Peptidergic Transmitter Systems
Jeffrey H. Meyer
Peptides refer to short proteins consisting of chains of less than 100 amino acids. There are as many as 250 peptide neurotransmitters in the brain (see Table XVIII-4.1 for a partial list). Some, such as corticotrophin-releasing factor, have been extensively investigated with respect to mood disorders, but most have not.
Peptides may function as neurotransmitters, neuromodulators and neurohormones. Neurotransmitters are synthesized in presynaptic neurons, and are released after depolarization by presynaptic neurons in sufficient amounts to have effects upon postsynaptic neurons. Neurotransmitters have immediate effects upon postsynaptic neurons and are removed by the synaptic cleft. Neuromodulators have longer term effects upon neurons. For example, a neuromodulator may stimulate a receptor coupled to an effector that influences a second messenger, leading to a cascade that changes ongoing cellular functioning. Neurohormones are similar to neuromodulators except that neurohormones are released into blood, cross the blood-brain barrier, and then bind to receptors.
In this chapter, abnormalities of peptidergic transmitter systems in mood disorders are reviewed. Abnormal peptidergic functioning may involve neurotransmitter, neuromodulator and neurohormone effects. There will be some discussion regarding the role of specific peptidergic transmitter systems in clinical treatment.
It is well known that opioid agonist administration can influence mood, and cause analgesia in humans. Given that these behavioural
|Nerve growth factor|
|Vasoactive intestinal peptide|
states are dysregulated during depressive episodes, there has been some interest in measuring abnormalities of opioid receptors during mood disorders.
The major classes of opioid receptors are delta (δ), kappa (κ), and mu (μ). Two reports have found an increase in µ. opioid receptor density in multiple brain regions of suicide victims (Gabilondo et al., 1995; Gross-Isseroff et al., 1990). The earlier study sampled depressed patients. In the later study, the diagnosis was not always known; however, among those in which the diagnosis was known, most had depression. These reports are consistent with preliminary, in vivo, imaging investigations. There is one published abstract reporting an increase in µ opioid receptor binding potential in an [11C] carfentanil positron emission tomography study of depression (Zubieta et al., 1995). The binding potential is proportional to receptor density and affinity (Meyer and Ichise, 2001; Mintun et al., 1984).

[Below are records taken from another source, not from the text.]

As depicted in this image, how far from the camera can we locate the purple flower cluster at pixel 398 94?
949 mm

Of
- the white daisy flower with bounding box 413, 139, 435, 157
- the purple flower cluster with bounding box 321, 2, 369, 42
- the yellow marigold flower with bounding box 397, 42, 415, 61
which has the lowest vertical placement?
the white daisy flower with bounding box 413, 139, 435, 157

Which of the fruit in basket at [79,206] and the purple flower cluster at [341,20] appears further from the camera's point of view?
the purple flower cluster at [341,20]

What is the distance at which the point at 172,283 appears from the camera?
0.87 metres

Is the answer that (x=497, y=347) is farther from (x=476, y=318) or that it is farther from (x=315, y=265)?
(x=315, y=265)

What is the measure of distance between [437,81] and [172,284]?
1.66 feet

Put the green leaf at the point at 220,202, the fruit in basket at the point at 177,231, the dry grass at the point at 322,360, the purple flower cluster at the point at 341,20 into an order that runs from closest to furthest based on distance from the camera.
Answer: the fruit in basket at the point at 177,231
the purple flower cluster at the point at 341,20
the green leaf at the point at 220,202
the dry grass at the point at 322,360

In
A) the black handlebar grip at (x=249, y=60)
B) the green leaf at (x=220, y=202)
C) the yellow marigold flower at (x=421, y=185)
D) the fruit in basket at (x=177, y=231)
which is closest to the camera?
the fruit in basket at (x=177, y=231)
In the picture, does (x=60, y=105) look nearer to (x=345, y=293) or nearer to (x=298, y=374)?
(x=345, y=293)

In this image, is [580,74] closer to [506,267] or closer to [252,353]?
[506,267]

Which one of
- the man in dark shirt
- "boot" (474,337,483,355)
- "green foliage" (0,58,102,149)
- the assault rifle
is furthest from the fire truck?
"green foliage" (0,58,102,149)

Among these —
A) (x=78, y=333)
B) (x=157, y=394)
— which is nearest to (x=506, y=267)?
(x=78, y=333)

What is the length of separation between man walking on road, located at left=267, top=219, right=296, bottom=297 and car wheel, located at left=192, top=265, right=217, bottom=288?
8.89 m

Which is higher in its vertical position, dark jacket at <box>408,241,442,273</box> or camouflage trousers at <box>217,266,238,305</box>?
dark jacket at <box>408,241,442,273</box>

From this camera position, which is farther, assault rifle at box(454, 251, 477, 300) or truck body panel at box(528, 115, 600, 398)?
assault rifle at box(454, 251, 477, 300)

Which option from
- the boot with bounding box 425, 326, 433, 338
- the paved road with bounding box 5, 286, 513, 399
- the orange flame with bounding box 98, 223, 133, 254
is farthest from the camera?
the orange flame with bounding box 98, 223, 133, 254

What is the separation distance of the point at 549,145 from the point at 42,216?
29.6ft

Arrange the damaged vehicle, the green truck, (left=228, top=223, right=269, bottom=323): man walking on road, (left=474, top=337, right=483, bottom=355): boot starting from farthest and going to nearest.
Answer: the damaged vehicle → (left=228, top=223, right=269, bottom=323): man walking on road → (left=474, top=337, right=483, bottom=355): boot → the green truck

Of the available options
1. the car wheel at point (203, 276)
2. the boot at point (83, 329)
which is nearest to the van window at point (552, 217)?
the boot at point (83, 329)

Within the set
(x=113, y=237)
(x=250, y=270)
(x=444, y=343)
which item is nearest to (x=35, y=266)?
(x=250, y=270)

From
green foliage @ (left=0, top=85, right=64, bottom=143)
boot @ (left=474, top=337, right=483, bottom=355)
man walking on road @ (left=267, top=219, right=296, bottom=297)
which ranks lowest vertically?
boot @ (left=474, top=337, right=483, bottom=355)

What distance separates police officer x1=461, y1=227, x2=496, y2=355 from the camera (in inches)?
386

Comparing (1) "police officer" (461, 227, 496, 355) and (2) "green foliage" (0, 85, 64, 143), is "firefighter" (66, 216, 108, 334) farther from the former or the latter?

Increased µ opioid receptor density should enhance the effects of endogenous opioids and it may seem counterintuitive that increased µ opioid receptor density is observed in depressive episodes. It is possible that these findings may be secondary to lower endogenous opioids or other abnormalities that affect the regulation of this receptor (Law and Loh, 1999).
Cholecystokinin is a family of short-chain peptides which bind to CCK receptors. CCK receptors are categorized into CCKA and CCKB receptors. CCK is of interest in mood disorders because anxiety symptoms often occur comorbidly with depressive episodes, and peptides that have CCKB receptor agonist properties provoke panic attacks (Bradwejn and Koszycki, 1994; Rehfeld, 2000). A second reason for the interest in CCK in mood disorders is that CCK can modulate the release of dopamine in the nucleus accumbens and influence reward behaviours in animal models (Vaccarino, 1994).
Studies sampling CCK in cerebrospinal fluid tend to find no differences between depressed and healthy subjects (Gemer and Yamada, 1982; Gjerris and Rafaelsen, 1984; Gjerris et al., 1984; Rafaelsen and Gjerris, 1985). One study associated state anxiety level with several CCK peptides in a large sample of depressed patients (Lofberg et al., 1998). It has been reported that CCK receptors are increased in frontal cortex of young suicide victims (Harro et al., 1992). The most common diagnosis of a suicide victim is a major depressive episode and major depressive disorder (Barraclough et al., 1974; Robins et al., 1959) so it may be that this abnormality occurs during depressive episodes. Post-mortem investigations of CCK have found no changes in entorhinal cortex concentrations in depressed subjects (Perry et al., 1981) and no changes in several cortex and limbic regions in suicide victims (Kleinman et al., 1985).